Go home, go to the DOL's website. Green text, "VALID". Weird. "Pay any monies owing on your license." Let's try that. "There are no monies owed."
Huh.
Print these out, take them to the DOL. It was a technicality where a process had suspended my license over a fine, but then unsuspended it the same day because they'd received a check.
She waives the $25 fee that should have been attached. And stamps the screenshots of this I'd taken, and prints out the status changes on my account.
Take it to court to challenge the ticket. Prosecutor doesn't want to dismiss. "They'd have generated and sent you a letter when they did that, so you had to have known."
Eventually dismissed, but only after three or four back-and-forths.
Federal prosecutors have insanely high "winning" percentages but the closer you get to the local level, the more that drops. I suspect that local prosecutors, in addition to often having a poor understanding of the law, often try to up their win percentage by pushing cases like yours because they know most people will find it easier to just pay whatever token amount it takes to make it go away.
To be honest companies practically incentivize having no moral compass and lying to succeed. Every major company's executives incorporate lying judiciously to their employees and their users alike and encourage their reports to lie to theirs and so on. Adhering to complete honesty is a one way ticket to HR.
Sit on any all-hands call for a major company and it is practically guaranteed large chunks of the presentation will be executive gaslighting of its own employees with info that is objectively false or a misrepresentation. You will also never get a real answer to actual hard questions (especially if it is on the topic of something that may negatively affect workers) which is essentially lying by omission.
It doesn't help that we have now proven that you can lie all the way to the seat of being president of the united states.
That said - whether we like it or not, we are now a culture built on lying.
This matches my own personal experience of corporate America, and is one of the primary reasons I left.
And it’s not just the lying that’s the problem - it’s the lack of critical thinking, the gullibility, the willingness to suspend disbelief and give benefit of the doubt and credit where it’s not due, amongst those being lied to, be they employees, or voters.
The way out is to see through it, to question it, and to stop acquiescing to it. If we all do that, the liars will never ascend to the positions of power we have allowed them to have over us today.
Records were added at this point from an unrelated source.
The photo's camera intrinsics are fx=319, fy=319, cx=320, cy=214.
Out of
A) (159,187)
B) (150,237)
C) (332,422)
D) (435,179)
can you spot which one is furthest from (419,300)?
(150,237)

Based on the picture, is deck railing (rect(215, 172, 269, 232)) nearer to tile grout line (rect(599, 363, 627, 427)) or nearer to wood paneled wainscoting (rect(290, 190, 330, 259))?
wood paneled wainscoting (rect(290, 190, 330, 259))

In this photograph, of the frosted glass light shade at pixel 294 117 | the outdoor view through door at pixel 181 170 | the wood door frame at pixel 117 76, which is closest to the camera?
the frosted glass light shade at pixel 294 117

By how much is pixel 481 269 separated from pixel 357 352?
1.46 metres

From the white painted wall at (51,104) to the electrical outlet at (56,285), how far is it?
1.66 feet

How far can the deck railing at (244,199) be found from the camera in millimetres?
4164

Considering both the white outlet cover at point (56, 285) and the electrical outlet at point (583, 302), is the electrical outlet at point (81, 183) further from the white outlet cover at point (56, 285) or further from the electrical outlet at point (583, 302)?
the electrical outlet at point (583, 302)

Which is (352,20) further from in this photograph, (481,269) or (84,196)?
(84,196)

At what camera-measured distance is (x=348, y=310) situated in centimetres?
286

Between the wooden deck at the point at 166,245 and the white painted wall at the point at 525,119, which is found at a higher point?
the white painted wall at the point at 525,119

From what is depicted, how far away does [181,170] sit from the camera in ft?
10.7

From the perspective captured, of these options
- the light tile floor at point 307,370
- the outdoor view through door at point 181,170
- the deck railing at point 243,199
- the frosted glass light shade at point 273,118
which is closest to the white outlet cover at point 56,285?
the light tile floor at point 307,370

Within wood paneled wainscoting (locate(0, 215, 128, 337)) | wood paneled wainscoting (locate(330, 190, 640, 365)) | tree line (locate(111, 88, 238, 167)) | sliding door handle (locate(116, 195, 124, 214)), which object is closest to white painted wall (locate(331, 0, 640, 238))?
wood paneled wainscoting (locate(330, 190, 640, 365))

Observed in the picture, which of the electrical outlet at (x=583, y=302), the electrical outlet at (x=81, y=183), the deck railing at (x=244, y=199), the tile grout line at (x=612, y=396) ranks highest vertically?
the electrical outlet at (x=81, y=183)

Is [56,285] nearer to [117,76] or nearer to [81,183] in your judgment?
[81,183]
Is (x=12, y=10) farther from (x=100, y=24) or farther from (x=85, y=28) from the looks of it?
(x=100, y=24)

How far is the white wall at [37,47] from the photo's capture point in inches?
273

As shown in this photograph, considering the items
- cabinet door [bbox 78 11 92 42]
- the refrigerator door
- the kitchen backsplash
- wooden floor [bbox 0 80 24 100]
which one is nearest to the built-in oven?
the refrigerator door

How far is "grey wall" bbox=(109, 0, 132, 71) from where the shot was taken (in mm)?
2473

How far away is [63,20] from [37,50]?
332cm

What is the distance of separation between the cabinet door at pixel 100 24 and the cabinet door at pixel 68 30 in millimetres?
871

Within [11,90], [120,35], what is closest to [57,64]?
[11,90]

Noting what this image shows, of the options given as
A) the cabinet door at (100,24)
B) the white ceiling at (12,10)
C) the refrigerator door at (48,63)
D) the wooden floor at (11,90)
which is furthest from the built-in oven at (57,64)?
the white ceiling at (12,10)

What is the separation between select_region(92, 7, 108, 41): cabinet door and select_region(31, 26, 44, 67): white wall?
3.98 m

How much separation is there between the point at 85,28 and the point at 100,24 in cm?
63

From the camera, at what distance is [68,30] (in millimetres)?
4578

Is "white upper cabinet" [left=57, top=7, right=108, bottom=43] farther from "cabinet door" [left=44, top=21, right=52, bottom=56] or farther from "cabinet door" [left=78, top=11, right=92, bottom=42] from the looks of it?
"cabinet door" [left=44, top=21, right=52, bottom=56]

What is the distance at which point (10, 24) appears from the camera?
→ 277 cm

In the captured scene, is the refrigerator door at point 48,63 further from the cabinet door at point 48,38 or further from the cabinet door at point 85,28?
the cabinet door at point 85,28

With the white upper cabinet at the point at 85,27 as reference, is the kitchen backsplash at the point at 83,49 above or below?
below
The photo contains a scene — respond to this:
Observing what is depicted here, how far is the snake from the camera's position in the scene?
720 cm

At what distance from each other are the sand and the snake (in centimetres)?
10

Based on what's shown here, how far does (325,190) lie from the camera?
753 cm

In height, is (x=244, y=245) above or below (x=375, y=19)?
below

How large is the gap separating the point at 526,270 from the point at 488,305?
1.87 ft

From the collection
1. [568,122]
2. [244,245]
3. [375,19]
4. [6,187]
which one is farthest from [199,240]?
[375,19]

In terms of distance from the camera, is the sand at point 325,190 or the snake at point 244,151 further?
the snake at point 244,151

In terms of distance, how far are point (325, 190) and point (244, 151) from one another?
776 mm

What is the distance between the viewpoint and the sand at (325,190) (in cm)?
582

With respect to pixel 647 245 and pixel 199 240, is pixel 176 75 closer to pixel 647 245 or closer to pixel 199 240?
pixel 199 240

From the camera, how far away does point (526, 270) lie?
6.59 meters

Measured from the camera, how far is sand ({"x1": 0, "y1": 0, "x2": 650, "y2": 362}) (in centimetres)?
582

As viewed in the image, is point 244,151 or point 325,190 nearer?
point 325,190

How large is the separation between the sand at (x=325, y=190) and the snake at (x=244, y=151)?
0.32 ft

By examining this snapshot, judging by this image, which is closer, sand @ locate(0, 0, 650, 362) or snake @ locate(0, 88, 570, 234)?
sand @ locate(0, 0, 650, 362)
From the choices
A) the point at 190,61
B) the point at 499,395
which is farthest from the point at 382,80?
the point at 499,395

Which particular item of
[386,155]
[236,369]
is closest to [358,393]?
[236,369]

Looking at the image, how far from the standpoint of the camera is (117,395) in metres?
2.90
Are now? I mentioned Thomas More to show that this exact same thing happened 500 years ago. The whole point of the movie A Man For All Seasons is to show that this is always how it has been throughout human history, and that only a few people stand out as putting the truth higher than their own interests, such as Thomas More and Joan of Arc, which deeply impress even non-religious people like Robert Bolt and Mark Twain.
The 1988 one stars Charlton Heston as Thomas More and was a made for TV movie based on the original 1965 play by Robert Bolt. Very, very good. Different from the 1966 movie. But both good in different ways. Neither is better.
Don't we all? This is one of the very basic human needs. Since they don't need to worry about food and shelter, they focus on social status and entertainment.
Gary: "Sorry, YC is a pretty big place and I can't be all places at all times"
User: "I'm confused. why did you fund it then?"
Gary: "We're a partnership of 15 general partners"
Seemed to me like he was apoligizing for admitting them. However I see now he also added "I wouldn't count them out, one questionable video does not mean someone is bad". Maybe I misread it.